Steroids such as prednisone used for many chronic inflammatory disorders result in low serum testosterone which reduces sexual desire and causes erectile dysfunction.46 Immunosuppressive drugs such as sirolimus and everolimus are widely used in kidney transplantation and can impair gonadal function and cause erectile dysfunction.47 Protease inhibitors for HIV have also been implicated in sexual dysfunction and cause erectile problems in over half of men taking them.48
Many other drugs including antihistamines, pseudoephedrine, opioids and recreational drugs may cause sexual dysfunction and should be considered when assessing the patient.

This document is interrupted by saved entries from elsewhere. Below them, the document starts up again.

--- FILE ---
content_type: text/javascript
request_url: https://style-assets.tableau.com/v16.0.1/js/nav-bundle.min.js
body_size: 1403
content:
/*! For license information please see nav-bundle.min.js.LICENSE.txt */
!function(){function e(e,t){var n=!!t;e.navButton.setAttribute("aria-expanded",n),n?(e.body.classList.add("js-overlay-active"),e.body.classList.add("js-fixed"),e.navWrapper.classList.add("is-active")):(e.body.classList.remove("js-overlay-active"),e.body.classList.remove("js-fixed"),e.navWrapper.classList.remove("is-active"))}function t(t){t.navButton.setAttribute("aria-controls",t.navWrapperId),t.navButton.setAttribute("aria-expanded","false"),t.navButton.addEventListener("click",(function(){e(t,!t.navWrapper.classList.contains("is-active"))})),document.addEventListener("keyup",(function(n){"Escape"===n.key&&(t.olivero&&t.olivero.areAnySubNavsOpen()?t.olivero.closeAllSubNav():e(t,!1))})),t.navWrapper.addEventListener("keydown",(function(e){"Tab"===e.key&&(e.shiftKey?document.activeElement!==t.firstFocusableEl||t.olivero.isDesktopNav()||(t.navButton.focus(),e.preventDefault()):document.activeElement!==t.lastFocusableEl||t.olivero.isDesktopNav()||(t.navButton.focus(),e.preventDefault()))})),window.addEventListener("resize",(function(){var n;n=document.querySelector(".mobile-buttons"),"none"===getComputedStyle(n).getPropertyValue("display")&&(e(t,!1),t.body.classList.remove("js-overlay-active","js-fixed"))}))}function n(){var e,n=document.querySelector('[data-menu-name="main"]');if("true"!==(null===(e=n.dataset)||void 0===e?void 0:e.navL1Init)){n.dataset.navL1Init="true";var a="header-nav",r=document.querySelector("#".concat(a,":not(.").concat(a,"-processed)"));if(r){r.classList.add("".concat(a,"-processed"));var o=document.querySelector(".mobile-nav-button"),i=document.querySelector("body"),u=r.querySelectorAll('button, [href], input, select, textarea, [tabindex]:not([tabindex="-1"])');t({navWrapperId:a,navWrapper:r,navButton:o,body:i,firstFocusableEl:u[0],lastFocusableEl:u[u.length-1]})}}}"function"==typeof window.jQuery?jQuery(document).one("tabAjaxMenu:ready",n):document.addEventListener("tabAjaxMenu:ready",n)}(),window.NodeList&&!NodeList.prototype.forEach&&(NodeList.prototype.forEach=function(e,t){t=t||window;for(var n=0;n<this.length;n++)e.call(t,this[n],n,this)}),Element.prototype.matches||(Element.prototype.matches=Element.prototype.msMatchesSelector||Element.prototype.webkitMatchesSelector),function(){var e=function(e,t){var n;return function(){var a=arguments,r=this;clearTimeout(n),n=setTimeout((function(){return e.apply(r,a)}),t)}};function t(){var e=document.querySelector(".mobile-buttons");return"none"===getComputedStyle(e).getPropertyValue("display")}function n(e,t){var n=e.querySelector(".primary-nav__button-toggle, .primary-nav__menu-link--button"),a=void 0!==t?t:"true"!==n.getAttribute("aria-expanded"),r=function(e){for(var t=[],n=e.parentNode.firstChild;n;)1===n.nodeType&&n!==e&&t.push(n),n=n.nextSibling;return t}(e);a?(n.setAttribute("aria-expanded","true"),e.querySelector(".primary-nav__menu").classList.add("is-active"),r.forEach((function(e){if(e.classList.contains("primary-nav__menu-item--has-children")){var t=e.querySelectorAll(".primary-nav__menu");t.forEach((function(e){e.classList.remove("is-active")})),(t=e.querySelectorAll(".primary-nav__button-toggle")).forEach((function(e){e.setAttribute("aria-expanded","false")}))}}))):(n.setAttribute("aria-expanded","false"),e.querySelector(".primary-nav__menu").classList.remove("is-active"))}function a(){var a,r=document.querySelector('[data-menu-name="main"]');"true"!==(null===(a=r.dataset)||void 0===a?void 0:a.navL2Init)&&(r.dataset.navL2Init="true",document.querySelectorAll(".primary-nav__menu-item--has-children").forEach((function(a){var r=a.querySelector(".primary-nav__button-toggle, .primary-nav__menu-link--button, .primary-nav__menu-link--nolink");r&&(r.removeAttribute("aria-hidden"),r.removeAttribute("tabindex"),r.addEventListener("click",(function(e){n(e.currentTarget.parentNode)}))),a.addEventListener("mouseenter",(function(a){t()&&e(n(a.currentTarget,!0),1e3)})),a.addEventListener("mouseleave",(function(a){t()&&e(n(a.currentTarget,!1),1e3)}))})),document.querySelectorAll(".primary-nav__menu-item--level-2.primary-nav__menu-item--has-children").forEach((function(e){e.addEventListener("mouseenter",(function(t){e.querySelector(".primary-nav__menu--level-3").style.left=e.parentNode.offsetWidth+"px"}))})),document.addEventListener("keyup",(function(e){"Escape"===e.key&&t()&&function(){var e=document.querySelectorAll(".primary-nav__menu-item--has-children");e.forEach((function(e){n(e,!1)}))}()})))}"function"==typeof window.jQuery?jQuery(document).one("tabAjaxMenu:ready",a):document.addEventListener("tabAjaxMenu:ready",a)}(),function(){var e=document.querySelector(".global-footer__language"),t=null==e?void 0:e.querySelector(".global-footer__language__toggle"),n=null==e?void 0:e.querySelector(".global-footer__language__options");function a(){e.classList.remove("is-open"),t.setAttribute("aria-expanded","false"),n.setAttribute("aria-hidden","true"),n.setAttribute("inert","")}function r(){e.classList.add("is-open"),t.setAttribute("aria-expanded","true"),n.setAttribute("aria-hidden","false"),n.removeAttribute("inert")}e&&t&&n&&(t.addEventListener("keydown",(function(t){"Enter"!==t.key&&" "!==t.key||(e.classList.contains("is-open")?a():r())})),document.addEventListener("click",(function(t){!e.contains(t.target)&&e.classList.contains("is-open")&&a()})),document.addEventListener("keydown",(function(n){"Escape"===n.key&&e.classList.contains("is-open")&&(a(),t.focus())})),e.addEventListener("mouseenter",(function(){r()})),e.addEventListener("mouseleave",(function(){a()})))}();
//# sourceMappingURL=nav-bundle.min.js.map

Strategies to manage sexual dysfunction
Non-drug approaches include therapy with a clinical psychologist who understands sexual dysfunction. A variety of strategies have been tried to reverse drug-induced sexual dysfunction, including drug switching, dose reduction and drug holidays. Taking a phosphodiesterase type 5 inhibitor in anticipation of intercourse has become the standard of care for men.49-51 It improves erections in about 70% of men with hypertension.52 However, phosphodiesterase type 5 inhibitors are contraindicated in men using nitrates and should be used with caution in those on alpha blockers, where postural hypotension can be a problem. In women, sildenafil has shown promise for reversing the inadequate lubrication and delayed orgasm induced by selective serotonin reuptake inhibitors.53
Changing to an alternative drug is recommended for men and women taking antihypertensives. Alpha blockers, ACE inhibitors and calcium channel blockers are not considered to cause erectile dysfunction,54 while several studies have suggested that angiotensin II receptor antagonists may even improve sexual function. Beta 1 -selective beta blockers such as nebivolol may have potential advantages in these patients.55
In patients taking antipsychotics, establish the cause of the hyperprolactinaemia then consider dose reduction or switching to prolactin-sparing drugs. Relationship counselling and addressing patient-specific concerns can be useful.28
In women, oestrogen cream can alleviate local symptoms such as atrophic vaginitis and dyspareunia. If a woman complains of sexual dysfunction while on an injectable progestogen, another form of contraceptive can be considered.34
Suggested solutions to gabapentin-induced anorgasmia include dose reduction, timing of dose away from planned coitus until anorgasmia no longer occurs, substitution with a different medication, and co-administration of other medications.35,36

Conclusion
Understanding both the impact of a disorder and the effects of its treatment on both the patient and their partner are critical to providing good clinical care. It is important for the clinician to acknowledge and encourage discussion regarding sexual function, as well as enquire about the impact of drugs on sexual function. This will ensure patients and their partners understand their sexual difficulties and treatment options.